**The exercise**
Reproduce all of the data that follows, character for character.

**Entries supplied**
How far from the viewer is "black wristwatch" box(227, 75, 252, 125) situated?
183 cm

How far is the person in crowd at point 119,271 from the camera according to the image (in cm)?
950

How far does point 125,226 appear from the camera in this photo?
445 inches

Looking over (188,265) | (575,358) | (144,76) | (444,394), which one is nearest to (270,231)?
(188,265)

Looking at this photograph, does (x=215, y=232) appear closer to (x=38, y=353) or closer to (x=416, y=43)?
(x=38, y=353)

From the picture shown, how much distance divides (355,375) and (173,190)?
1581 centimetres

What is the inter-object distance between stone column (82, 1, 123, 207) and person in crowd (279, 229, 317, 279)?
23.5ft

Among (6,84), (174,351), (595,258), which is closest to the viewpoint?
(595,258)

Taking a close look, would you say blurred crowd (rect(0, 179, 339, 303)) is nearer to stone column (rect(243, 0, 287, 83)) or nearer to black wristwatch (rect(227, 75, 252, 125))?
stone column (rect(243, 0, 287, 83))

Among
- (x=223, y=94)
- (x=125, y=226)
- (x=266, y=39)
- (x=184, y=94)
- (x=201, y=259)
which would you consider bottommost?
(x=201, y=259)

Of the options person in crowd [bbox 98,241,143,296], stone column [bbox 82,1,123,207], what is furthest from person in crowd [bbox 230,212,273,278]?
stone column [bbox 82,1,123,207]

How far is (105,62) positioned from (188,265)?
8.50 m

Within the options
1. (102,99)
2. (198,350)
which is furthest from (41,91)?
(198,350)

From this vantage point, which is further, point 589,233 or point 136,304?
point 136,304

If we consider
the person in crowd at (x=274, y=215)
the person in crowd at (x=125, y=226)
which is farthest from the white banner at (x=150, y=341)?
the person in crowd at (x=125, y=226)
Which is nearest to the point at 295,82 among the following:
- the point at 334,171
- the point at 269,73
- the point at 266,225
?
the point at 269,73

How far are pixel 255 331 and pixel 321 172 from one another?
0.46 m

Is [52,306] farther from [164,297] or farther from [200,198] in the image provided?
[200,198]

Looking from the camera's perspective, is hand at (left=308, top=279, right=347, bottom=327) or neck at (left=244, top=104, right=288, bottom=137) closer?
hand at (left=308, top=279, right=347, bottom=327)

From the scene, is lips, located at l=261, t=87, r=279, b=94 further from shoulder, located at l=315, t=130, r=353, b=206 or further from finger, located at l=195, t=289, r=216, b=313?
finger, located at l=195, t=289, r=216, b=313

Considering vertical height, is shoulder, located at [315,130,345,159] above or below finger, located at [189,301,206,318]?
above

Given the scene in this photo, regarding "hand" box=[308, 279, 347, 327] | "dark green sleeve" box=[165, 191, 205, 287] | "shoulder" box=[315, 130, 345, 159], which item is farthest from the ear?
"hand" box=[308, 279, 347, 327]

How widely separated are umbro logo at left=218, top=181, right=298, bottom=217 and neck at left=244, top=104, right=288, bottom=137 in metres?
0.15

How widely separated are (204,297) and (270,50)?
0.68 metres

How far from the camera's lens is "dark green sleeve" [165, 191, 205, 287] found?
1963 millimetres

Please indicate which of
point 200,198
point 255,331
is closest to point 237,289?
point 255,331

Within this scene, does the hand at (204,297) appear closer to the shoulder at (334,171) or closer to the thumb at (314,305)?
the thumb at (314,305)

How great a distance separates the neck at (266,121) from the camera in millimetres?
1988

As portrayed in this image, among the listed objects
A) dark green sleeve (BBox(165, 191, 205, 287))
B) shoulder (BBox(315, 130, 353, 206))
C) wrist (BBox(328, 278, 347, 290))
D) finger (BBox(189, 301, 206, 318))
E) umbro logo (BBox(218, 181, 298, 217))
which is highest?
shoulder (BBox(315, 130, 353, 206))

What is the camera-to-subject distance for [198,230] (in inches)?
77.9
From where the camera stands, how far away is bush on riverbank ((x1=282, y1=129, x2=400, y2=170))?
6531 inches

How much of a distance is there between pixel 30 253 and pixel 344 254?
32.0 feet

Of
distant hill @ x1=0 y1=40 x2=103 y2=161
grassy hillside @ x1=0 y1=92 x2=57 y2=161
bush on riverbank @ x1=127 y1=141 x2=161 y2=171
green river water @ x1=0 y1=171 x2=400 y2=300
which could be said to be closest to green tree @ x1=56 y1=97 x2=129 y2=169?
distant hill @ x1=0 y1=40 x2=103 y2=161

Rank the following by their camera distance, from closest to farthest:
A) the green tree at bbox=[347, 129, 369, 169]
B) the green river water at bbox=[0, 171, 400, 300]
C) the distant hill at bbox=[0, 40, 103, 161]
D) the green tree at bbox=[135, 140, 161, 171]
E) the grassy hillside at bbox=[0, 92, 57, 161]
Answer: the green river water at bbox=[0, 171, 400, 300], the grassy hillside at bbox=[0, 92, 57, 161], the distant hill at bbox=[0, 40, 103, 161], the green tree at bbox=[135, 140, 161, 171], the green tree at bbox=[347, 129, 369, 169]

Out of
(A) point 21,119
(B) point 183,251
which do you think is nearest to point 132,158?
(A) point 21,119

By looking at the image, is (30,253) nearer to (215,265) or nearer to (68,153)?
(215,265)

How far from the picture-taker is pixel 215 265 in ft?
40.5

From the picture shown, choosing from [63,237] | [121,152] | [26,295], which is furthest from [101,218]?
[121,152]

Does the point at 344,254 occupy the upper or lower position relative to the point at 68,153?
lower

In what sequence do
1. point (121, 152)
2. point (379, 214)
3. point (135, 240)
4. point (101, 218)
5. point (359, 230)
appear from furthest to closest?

**Problem solution**
How far from the viewer is "black wristwatch" box(227, 75, 252, 125) situated?
183 cm

How far is the person in crowd at point 119,271 from the camera according to the image (in cm)?
950

How far does point 125,226 appear from the camera in this photo?
445 inches

Looking over (188,265) | (575,358) | (144,76) | (444,394), which one is nearest to (270,231)?
(188,265)

Looking at this photograph, does (x=215, y=232) appear closer to (x=38, y=353) or closer to (x=416, y=43)?
(x=38, y=353)

From the picture shown, how much distance divides (355,375) and (173,190)?
1581 centimetres

What is the inter-object distance between stone column (82, 1, 123, 207) and person in crowd (279, 229, 317, 279)?
23.5ft

Among (6,84), (174,351), (595,258), which is closest to the viewpoint?
(595,258)

Taking a close look, would you say blurred crowd (rect(0, 179, 339, 303)) is nearer to stone column (rect(243, 0, 287, 83)) or nearer to black wristwatch (rect(227, 75, 252, 125))?
stone column (rect(243, 0, 287, 83))

Among
- (x=223, y=94)
- (x=125, y=226)
- (x=266, y=39)
- (x=184, y=94)
- (x=201, y=259)
which would you consider bottommost?
(x=201, y=259)

Of the options person in crowd [bbox 98,241,143,296], stone column [bbox 82,1,123,207], what is furthest from person in crowd [bbox 230,212,273,278]?
stone column [bbox 82,1,123,207]

How far is (105,62) positioned from (188,265)?
8.50 m

Within the options
1. (102,99)
2. (198,350)
which is furthest from (41,91)?
(198,350)

From this vantage point, which is further, point 589,233 or point 136,304?
point 136,304

If we consider
the person in crowd at (x=274, y=215)
the person in crowd at (x=125, y=226)
which is farthest from the white banner at (x=150, y=341)?
the person in crowd at (x=125, y=226)
Which is nearest to the point at 295,82 among the following:
- the point at 334,171
- the point at 269,73
- the point at 266,225
?
the point at 269,73

How far are pixel 255 331 and pixel 321 172 from one another?
0.46 m

Is [52,306] farther from [164,297] or farther from [200,198] in the image provided?
[200,198]

Looking from the camera's perspective, is hand at (left=308, top=279, right=347, bottom=327) or neck at (left=244, top=104, right=288, bottom=137) closer?
hand at (left=308, top=279, right=347, bottom=327)

From the scene, is lips, located at l=261, t=87, r=279, b=94 further from shoulder, located at l=315, t=130, r=353, b=206 or further from finger, located at l=195, t=289, r=216, b=313?
finger, located at l=195, t=289, r=216, b=313

Considering vertical height, is shoulder, located at [315,130,345,159] above or below finger, located at [189,301,206,318]?
above

Given the scene in this photo, regarding "hand" box=[308, 279, 347, 327] | "dark green sleeve" box=[165, 191, 205, 287] | "shoulder" box=[315, 130, 345, 159], which item is farthest from the ear?
"hand" box=[308, 279, 347, 327]

How widely separated are umbro logo at left=218, top=181, right=298, bottom=217 and neck at left=244, top=104, right=288, bottom=137 in metres?
0.15

How widely separated are (204,297) and (270,50)?
0.68 metres

How far from the camera's lens is "dark green sleeve" [165, 191, 205, 287] found?
1963 millimetres

Please indicate which of
point 200,198
point 255,331
is closest to point 237,289?
point 255,331

Within this scene, does the hand at (204,297) appear closer to the shoulder at (334,171) or closer to the thumb at (314,305)?
the thumb at (314,305)

How great a distance separates the neck at (266,121) from the camera in millimetres?
1988

As portrayed in this image, among the listed objects
A) dark green sleeve (BBox(165, 191, 205, 287))
B) shoulder (BBox(315, 130, 353, 206))
C) wrist (BBox(328, 278, 347, 290))
D) finger (BBox(189, 301, 206, 318))
E) umbro logo (BBox(218, 181, 298, 217))
which is highest?
shoulder (BBox(315, 130, 353, 206))

What is the camera-to-subject distance for [198,230] (in inches)?
77.9
From where the camera stands, how far away is bush on riverbank ((x1=282, y1=129, x2=400, y2=170))?
6531 inches

How much of a distance is there between pixel 30 253 and pixel 344 254?
32.0 feet

Of
distant hill @ x1=0 y1=40 x2=103 y2=161
grassy hillside @ x1=0 y1=92 x2=57 y2=161
bush on riverbank @ x1=127 y1=141 x2=161 y2=171
green river water @ x1=0 y1=171 x2=400 y2=300
which could be said to be closest to green tree @ x1=56 y1=97 x2=129 y2=169?
distant hill @ x1=0 y1=40 x2=103 y2=161

Rank the following by their camera distance, from closest to farthest:
A) the green tree at bbox=[347, 129, 369, 169]
B) the green river water at bbox=[0, 171, 400, 300]
C) the distant hill at bbox=[0, 40, 103, 161]
D) the green tree at bbox=[135, 140, 161, 171]
E) the grassy hillside at bbox=[0, 92, 57, 161]
Answer: the green river water at bbox=[0, 171, 400, 300], the grassy hillside at bbox=[0, 92, 57, 161], the distant hill at bbox=[0, 40, 103, 161], the green tree at bbox=[135, 140, 161, 171], the green tree at bbox=[347, 129, 369, 169]

Out of
(A) point 21,119
(B) point 183,251
which do you think is nearest to point 132,158?
(A) point 21,119

By looking at the image, is (30,253) nearer to (215,265) or nearer to (68,153)?
(215,265)

How far from the picture-taker is pixel 215 265 in ft?
40.5

From the picture shown, choosing from [63,237] | [121,152] | [26,295], which is furthest from [101,218]?
[121,152]

Does the point at 344,254 occupy the upper or lower position relative to the point at 68,153?
lower

In what sequence do
1. point (121, 152)
2. point (379, 214)
3. point (135, 240)
4. point (101, 218)
5. point (359, 230)
appear from furthest to closest?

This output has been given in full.